DESMOND: In June, cities like Cleveland and Milwaukee saw evictions spike 30 to 40 percent above normal level when moratoriums expired.

[Ignores a greater than 30% overall decrease in 2020 evictions Year to date through June 30th. – Tim]

DESMOND: And it also doesn’t solve the landlord’s financial problems. You know, eviction right now, though, is kind of the only tool we’ve given to landlords, right? We haven’t seen a serious investment in housing from the federal government.

[Agreed – Tim]

DESMOND: And so when you’re a landlord and you’re in a pinch, you kind of reach for that pink slip.

[No landlord wants or wins when there is an eviction, rather they generally never recover the money lost. An eviction is either failure to screen or the tenant met with circumstances afterward. – Tim]

DESMOND: You know, we need a national moratorium on evictions. We need to say, look, in this pandemic, the home is medicine. The home is safety. And we have to protect that. Americans deserve that level of protection. Property owners need to pay their bills, too. And so we don’t just need moratoriums. We also need rent relief.

[There is no need for a moratorium if proper need-based rent subsidies are in place. Agreed that property owners need to pay their bills. The outcome if they can’t is chronicled at https://bit.ly/MoratoriumImpact – Tim]
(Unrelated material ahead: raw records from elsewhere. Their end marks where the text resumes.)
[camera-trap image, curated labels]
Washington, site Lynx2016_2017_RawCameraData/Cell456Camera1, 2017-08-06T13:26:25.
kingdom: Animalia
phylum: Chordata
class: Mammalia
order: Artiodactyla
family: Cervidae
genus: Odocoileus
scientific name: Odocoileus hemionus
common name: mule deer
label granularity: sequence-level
DESMOND: We need a serious investment from the federal government with the recognition that everyone needs a stable, affordable place to live in normal times and especially during this pandemic. That’s true.

[Agreed – Tim]

Aug 07

I encourage everyone to download and read the following published research paper

https://papers.ssrn.com/sol3/papers.cfm?abstract_id=3641859

“Our research shows that in order to keep rental housing affordable and sustainable for low-income families, lawmakers have to walk a fine line in determining what will benefit the tenant and what may ultimately be detrimental to them,” Shen said. “On the surface, strict landlord regulation sounds good for tenants, but our paper points out, the solution isn’t that simple. The research suggests that conventional thinking on the issue of more regulation may have the opposite effect on tenants.”
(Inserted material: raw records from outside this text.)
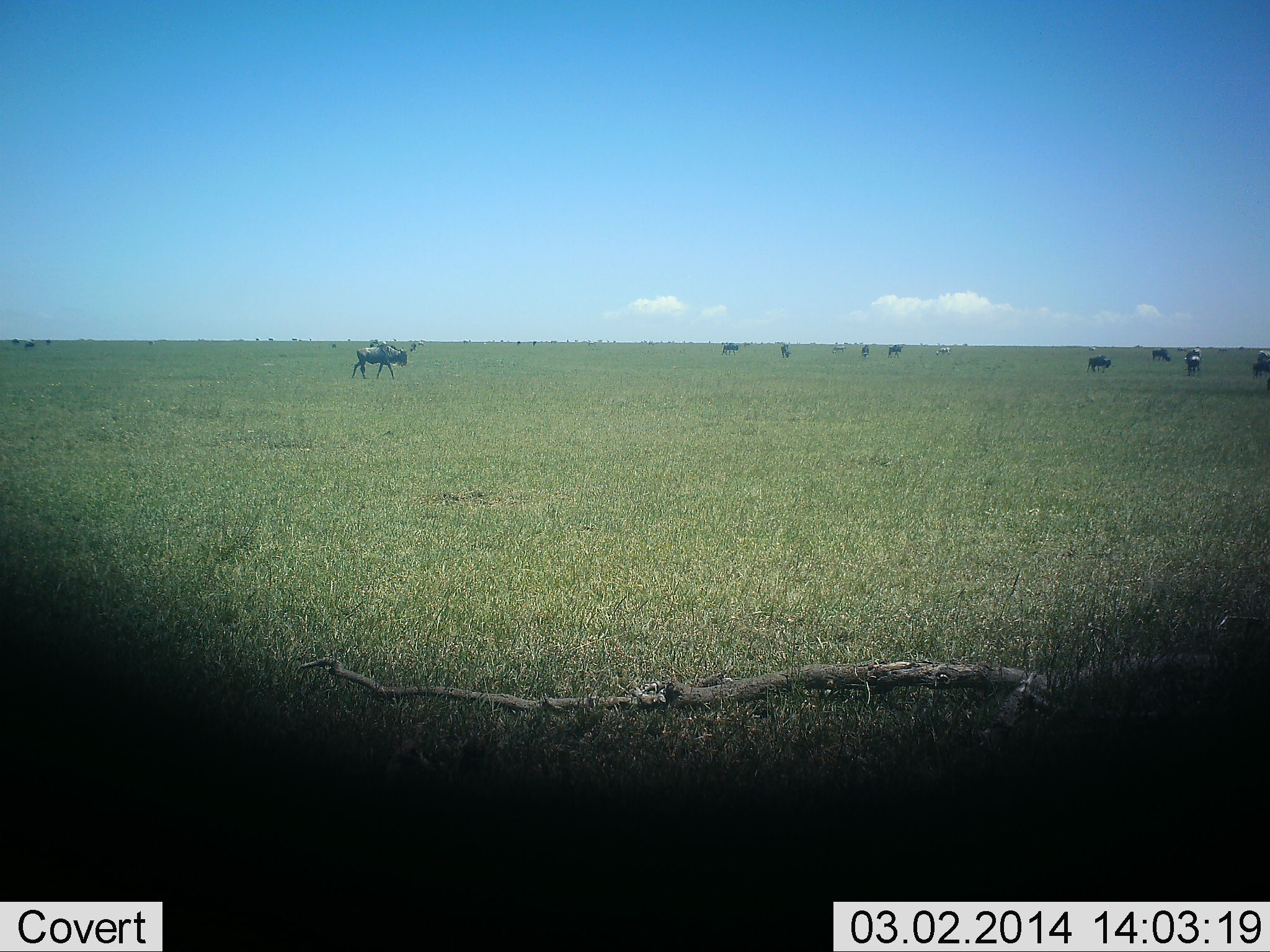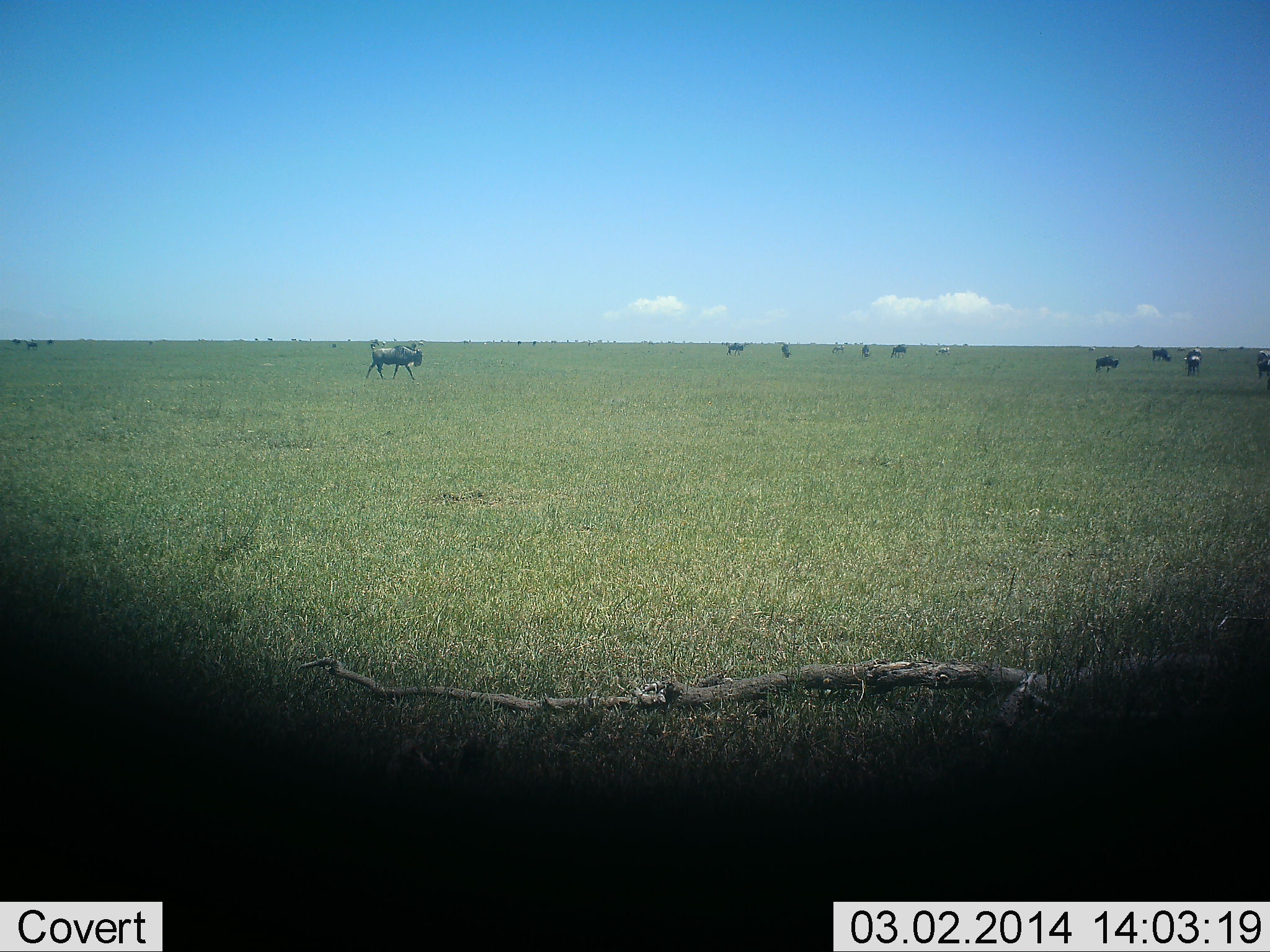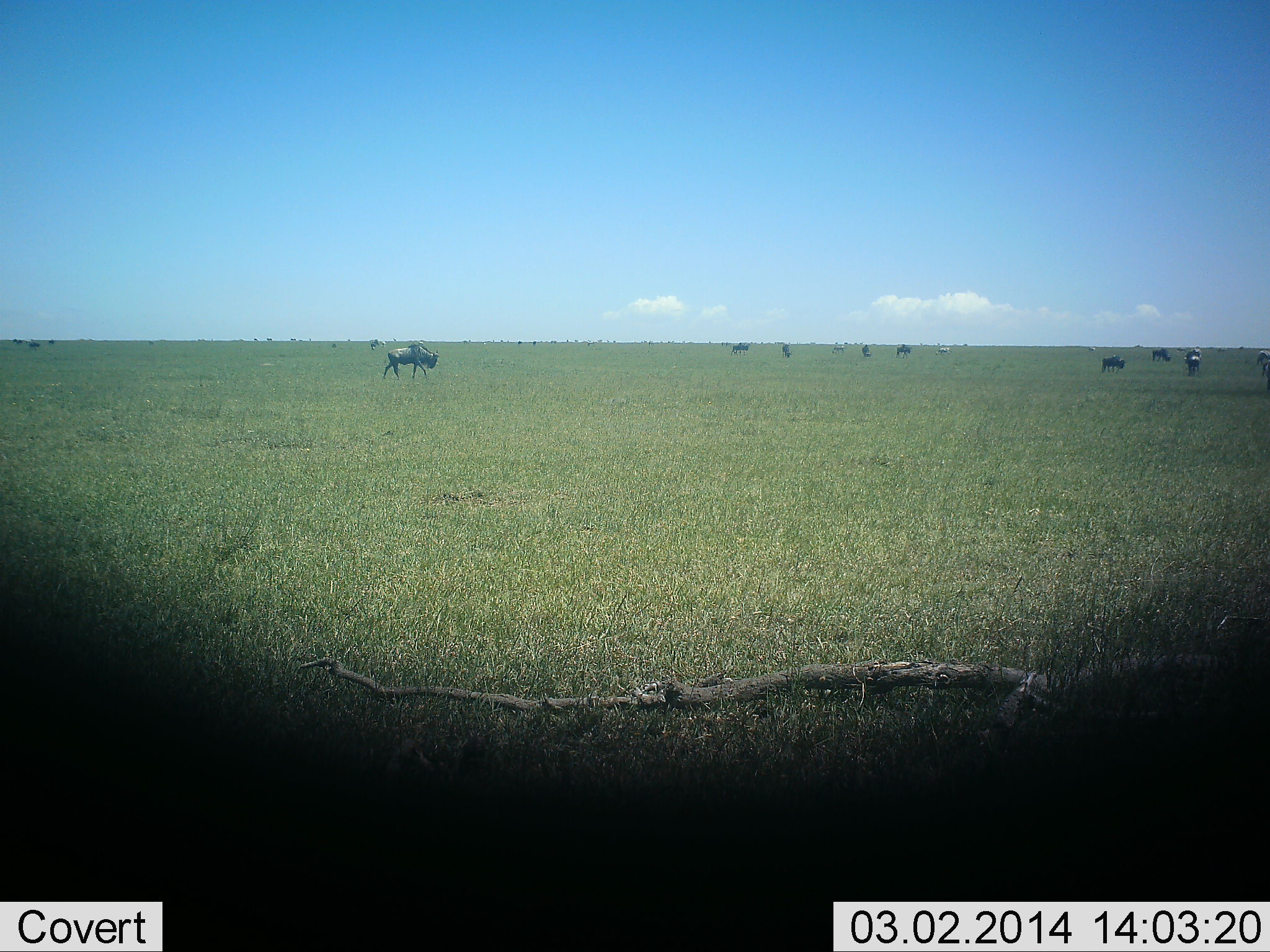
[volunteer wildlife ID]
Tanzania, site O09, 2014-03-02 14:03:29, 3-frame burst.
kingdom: Animalia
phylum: Chordata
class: Mammalia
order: Artiodactyla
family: Bovidae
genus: Connochaetes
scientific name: Connochaetes taurinus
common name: blue wildebeest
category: wildebeest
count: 11-50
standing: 60%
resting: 0%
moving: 90%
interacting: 0%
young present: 0%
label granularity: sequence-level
“Though advocating for tenant rights seems noble and the right thing to do, the resulting consequences could have a devastating impact on this vulnerable population,” Shen said.

“Our research indicates that if landlords aren’t allowed to evict, rent will likely increase to compensate for their losses. The housing supply would diminish, though the demand would still exist. These landlords may choose alternative investments if owning property is no longer feasible. A reduced housing supply would mean less competition, which would drive up the cost of rent for everyone.